#### PASSAGE GIVEN
# when clowns rule the world



## darrenmk (Apr 12, 2012)

In my humble opinion, the rule to not let new members look at used car adverts is fucking idiotic
I have never known such a ridiculous idea on a forum

I want to buy a TT and "what better place to start than the TT forum"I thought to myself. What an absolute farce !
Every car / jetski / mx bike / toy etc that I've bought since the dawn of the 21st century or so, has either been from a forum specific to that particular topic, or as a direct result of something on there. 
Yet here I stand denied such simple choices, due to what must be a clown wearing a 'one man band' rig, making rules to suit his/her outfit.

All you are doing is alienating new members ffs !

Why the fuck should I have to post up a load of shit and waffle before I can buy something that this forum should be encouraging me to buy????

Don't bother coming back with what you consider and argument, because frankly there isn't one. Its a stupid rule and that's that


----------



## Ikon66 (Sep 12, 2003)

darrenmk said:


> Why the fuck should I have to post up a load of shit and waffle before I can buy something that this forum should be encouraging me to buy????


You appear to be doing ok so far!! :roll: :wink:


----------



## Cloud (Sep 4, 2012)

:lol: :lol: :lol: :lol:


----------



## Spandex (Feb 20, 2009)

darrenmk said:


> Don't bother coming back with what you consider and argument, because frankly there isn't one. Its a stupid rule and that's that


It is a mildly stupid rule, although really, anyone selling their car would be mad to only advertise it here, so all the cars in the for sale section here are also going to be on Autotrader or Pistonheads.

#### ITEMS
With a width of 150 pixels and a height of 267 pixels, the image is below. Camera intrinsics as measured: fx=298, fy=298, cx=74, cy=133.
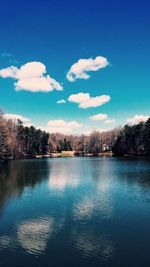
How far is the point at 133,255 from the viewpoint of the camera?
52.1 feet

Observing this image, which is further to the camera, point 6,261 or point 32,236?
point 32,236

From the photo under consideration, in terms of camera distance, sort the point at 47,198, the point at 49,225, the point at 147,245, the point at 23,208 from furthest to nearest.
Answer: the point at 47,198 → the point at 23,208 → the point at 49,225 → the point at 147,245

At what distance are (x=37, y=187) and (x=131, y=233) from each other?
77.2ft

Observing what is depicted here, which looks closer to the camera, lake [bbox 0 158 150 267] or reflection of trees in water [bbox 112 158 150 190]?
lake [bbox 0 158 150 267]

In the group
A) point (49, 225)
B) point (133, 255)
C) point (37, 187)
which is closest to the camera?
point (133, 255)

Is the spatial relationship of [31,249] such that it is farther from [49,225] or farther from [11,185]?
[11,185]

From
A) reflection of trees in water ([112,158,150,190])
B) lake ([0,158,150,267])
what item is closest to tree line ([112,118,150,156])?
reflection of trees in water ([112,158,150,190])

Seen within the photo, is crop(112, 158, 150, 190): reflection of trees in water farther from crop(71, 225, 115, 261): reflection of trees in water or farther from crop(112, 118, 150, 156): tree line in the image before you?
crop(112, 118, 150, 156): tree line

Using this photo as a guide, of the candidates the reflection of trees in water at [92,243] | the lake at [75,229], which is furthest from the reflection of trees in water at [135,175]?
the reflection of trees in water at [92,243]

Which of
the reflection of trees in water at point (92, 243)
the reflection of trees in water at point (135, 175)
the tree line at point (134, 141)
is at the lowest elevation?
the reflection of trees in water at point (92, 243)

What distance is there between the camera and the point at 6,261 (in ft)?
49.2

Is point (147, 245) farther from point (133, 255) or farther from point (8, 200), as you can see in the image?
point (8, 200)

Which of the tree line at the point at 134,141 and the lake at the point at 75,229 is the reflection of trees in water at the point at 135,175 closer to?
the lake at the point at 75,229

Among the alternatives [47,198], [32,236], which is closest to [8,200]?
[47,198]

#### PROBLEMS TO SOLVE
1 - Decide whether each statement agrees with the forum thread: (a) darrenmk wants to buy a TT; (b) Spandex calls the rule entirely sensible; (c) Spandex expects cars in the for sale section to also appear on Autotrader or Pistonheads. Answer yes or no for each, quoting the deciding words.
2 - Reproduce everything in the forum thread from "In my humble" down to "absolute farce !".
3 - According to the forum thread, which rule does darrenmk object to?
The items have nothing to do with the forum thread.

#### RESPONSES
1 -
(a) Yes: "I want to buy a TT"
(b) No: "It is a mildly stupid rule"
(c) Yes: "all the cars in the for sale section here are also going to be on Autotrader or Pistonheads"

2 -
In my humble opinion, the rule to not let new members look at used car adverts is fucking idiotic
I have never known such a ridiculous idea on a forum

I want to buy a TT and "what better place to start than the TT forum"I thought to myself. What an absolute farce !

3 - He objects to the rule that new members may not look at used car adverts.